* **Exercise goal**
Every line from the one containing "phylum: Chordata" to the final line of the material below must be reproduced exactly; leave out all other lines.

* **Material to process**
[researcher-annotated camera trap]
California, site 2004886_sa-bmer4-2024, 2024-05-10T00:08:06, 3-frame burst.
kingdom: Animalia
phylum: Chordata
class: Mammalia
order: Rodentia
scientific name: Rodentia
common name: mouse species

* **Exercise answer**
phylum: Chordata
class: Mammalia
order: Rodentia
scientific name: Rodentia
common name: mouse species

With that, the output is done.